Dave Richard Bassett is an American songwriter and record producer. Originally from Chicago, a Deerfield High School graduate, Bassett relocated to Los Angeles to pursue a musical career after a chance on-stage performance with U2.

Career
Bassett has worked in various genres, writing and producing music for artists such as alternative acts Elle King, Vance Joy, Bishop Briggs, Alice Merton, Fitz and the Tantrums and Walk off the Earth to rock acts Shinedown, Pop Evil and Halestorm to mainstream names such as Rachel Platten, Josh Groban, Idina Menzel and Daughtry.

Notable music credits
Produced and co-written by Bassett, "Ex's & Oh's" is certified double Platinum in the United States, Australia and Canada. "Ex's & Oh's" charted in multiple formats in the US and across the world including US Billboard Hot 100, US Adult Alternative Songs (Billboard), US Adult Top 40 (Billboard), US Alternative Songs (Billboard), US Hot Rock Songs (Billboard), US Rock Airplay (Billboard). "Ex's & Oh's" received two nominations at the 58th Grammy Awards: Best Rock Performance and Best Rock Song.

* [Exercise prompt]:
Copy out the whole Dave Bassett biography above, word for word.

* [Data records]:

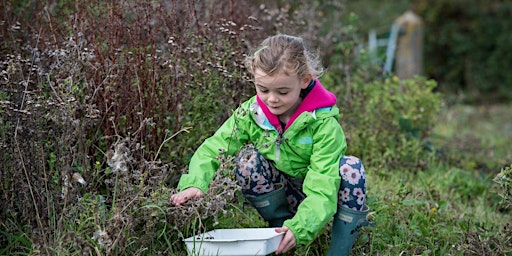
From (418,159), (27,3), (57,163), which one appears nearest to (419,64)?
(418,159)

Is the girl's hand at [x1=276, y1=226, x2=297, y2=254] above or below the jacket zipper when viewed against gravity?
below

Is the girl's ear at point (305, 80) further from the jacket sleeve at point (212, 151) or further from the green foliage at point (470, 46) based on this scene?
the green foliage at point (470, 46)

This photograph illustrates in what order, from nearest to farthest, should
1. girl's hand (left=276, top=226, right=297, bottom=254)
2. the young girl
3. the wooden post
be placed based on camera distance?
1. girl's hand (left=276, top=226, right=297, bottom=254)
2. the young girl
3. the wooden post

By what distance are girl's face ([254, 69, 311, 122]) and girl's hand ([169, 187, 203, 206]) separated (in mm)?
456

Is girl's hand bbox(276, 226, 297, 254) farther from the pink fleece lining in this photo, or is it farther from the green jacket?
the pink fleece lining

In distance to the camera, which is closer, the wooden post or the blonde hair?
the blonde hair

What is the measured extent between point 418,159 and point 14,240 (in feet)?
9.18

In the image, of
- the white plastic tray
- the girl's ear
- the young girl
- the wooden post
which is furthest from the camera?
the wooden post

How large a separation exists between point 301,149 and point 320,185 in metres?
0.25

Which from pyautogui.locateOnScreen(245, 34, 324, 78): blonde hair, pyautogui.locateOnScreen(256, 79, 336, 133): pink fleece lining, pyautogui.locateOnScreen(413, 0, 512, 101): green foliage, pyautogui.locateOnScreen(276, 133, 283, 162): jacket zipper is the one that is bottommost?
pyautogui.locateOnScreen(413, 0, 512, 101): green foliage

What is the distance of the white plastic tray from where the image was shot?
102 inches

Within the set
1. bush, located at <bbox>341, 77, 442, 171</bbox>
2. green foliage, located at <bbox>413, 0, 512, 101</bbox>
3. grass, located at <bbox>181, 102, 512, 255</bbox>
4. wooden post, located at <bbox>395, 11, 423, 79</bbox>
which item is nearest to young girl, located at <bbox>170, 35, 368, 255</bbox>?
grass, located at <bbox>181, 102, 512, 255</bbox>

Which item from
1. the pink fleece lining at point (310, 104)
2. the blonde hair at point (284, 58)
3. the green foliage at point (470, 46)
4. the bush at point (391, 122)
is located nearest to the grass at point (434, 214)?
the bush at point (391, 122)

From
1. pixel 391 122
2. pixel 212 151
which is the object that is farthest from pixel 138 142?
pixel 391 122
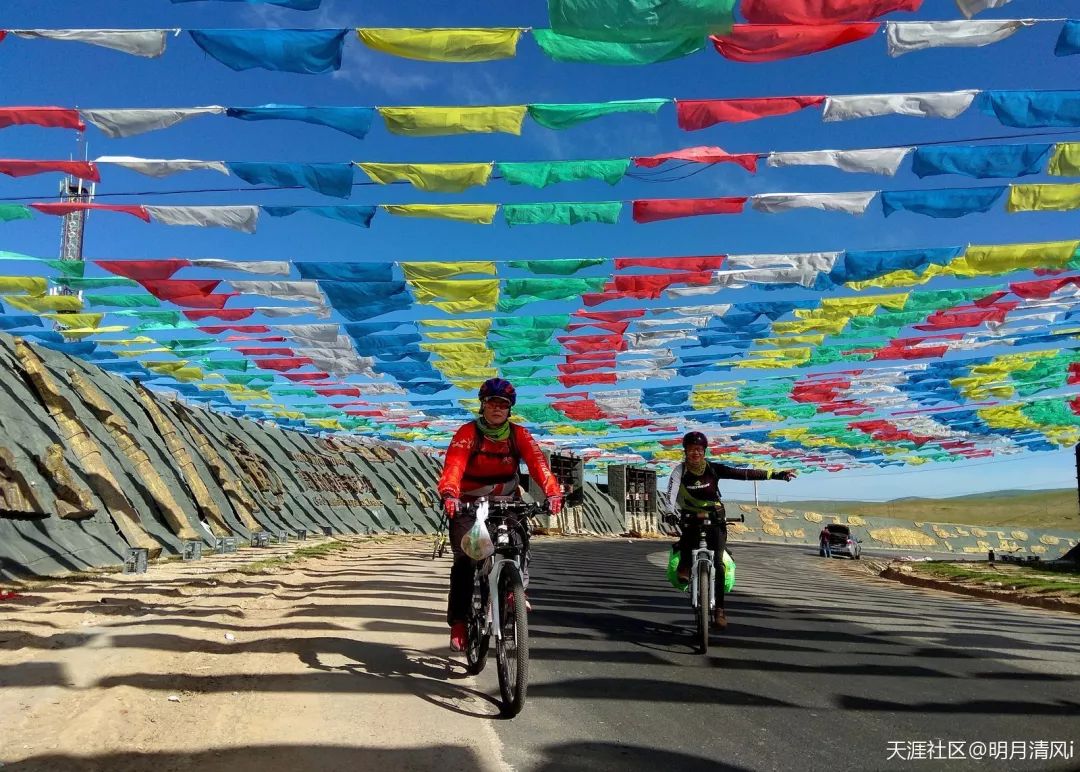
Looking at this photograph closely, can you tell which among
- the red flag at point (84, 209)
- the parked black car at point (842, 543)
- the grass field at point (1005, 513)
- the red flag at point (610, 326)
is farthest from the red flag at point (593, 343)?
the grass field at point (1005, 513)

...

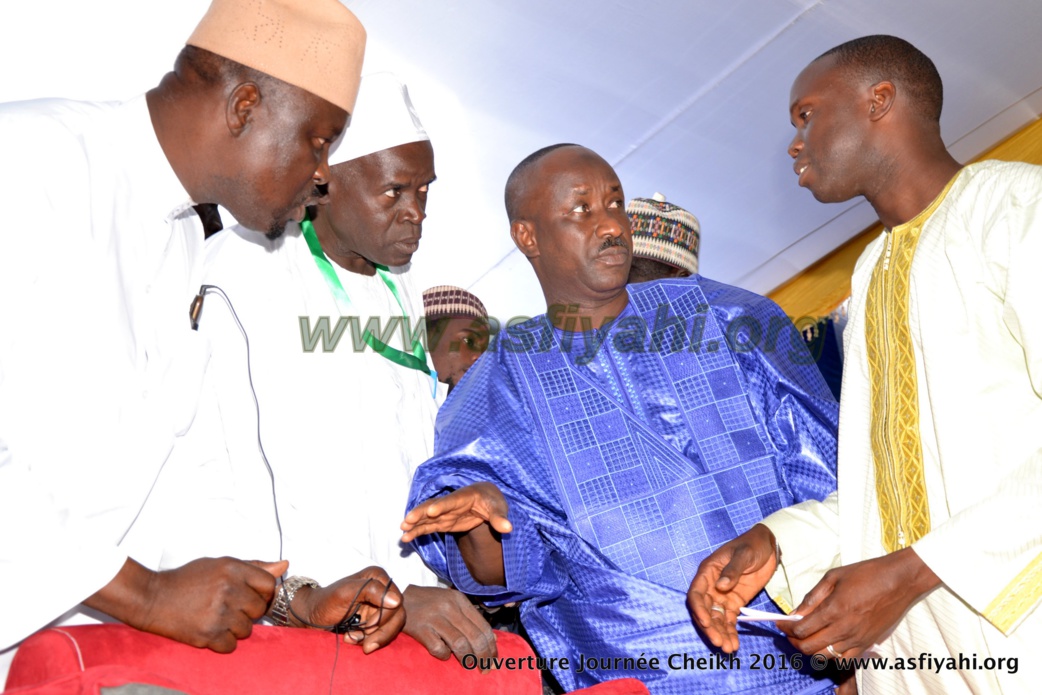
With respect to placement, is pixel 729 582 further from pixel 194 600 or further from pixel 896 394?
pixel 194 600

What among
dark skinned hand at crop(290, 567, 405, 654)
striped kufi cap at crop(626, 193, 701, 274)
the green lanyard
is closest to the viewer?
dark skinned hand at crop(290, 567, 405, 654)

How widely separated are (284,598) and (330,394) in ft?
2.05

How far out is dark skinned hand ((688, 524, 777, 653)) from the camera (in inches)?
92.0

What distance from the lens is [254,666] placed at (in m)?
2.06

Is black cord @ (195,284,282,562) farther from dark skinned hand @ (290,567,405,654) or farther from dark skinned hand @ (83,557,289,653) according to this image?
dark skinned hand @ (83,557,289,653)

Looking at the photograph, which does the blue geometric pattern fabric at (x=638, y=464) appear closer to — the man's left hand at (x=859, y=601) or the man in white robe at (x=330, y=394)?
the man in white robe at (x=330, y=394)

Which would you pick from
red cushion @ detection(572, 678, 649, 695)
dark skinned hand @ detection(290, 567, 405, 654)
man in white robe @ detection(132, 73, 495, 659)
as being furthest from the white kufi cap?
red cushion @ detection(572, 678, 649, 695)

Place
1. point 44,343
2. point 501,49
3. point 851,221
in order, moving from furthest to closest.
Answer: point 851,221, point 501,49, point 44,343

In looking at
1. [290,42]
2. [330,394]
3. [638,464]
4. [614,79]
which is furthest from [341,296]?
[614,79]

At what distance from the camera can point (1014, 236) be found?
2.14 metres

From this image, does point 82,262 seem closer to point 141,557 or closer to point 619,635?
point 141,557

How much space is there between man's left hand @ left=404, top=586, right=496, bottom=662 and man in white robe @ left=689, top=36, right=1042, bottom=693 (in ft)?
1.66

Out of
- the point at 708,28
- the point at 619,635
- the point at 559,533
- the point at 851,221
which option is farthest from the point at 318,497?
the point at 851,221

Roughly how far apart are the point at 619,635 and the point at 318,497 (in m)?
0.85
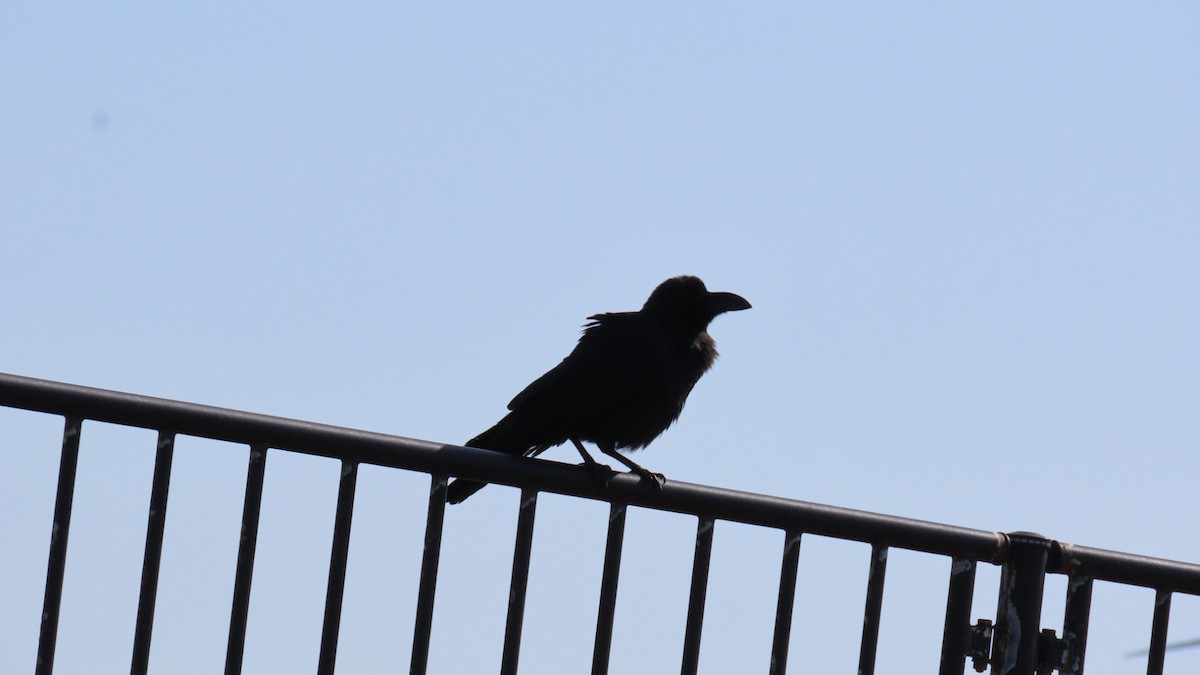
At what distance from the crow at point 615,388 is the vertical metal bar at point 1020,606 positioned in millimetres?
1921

* [Right answer]:
Dave Richard Bassett is an American songwriter and record producer. Originally from Chicago, a Deerfield High School graduate, Bassett relocated to Los Angeles to pursue a musical career after a chance on-stage performance with U2.

Career
Bassett has worked in various genres, writing and producing music for artists such as alternative acts Elle King, Vance Joy, Bishop Briggs, Alice Merton, Fitz and the Tantrums and Walk off the Earth to rock acts Shinedown, Pop Evil and Halestorm to mainstream names such as Rachel Platten, Josh Groban, Idina Menzel and Daughtry.

Notable music credits
Produced and co-written by Bassett, "Ex's & Oh's" is certified double Platinum in the United States, Australia and Canada. "Ex's & Oh's" charted in multiple formats in the US and across the world including US Billboard Hot 100, US Adult Alternative Songs (Billboard), US Adult Top 40 (Billboard), US Alternative Songs (Billboard), US Hot Rock Songs (Billboard), US Rock Airplay (Billboard). "Ex's & Oh's" received two nominations at the 58th Grammy Awards: Best Rock Performance and Best Rock Song.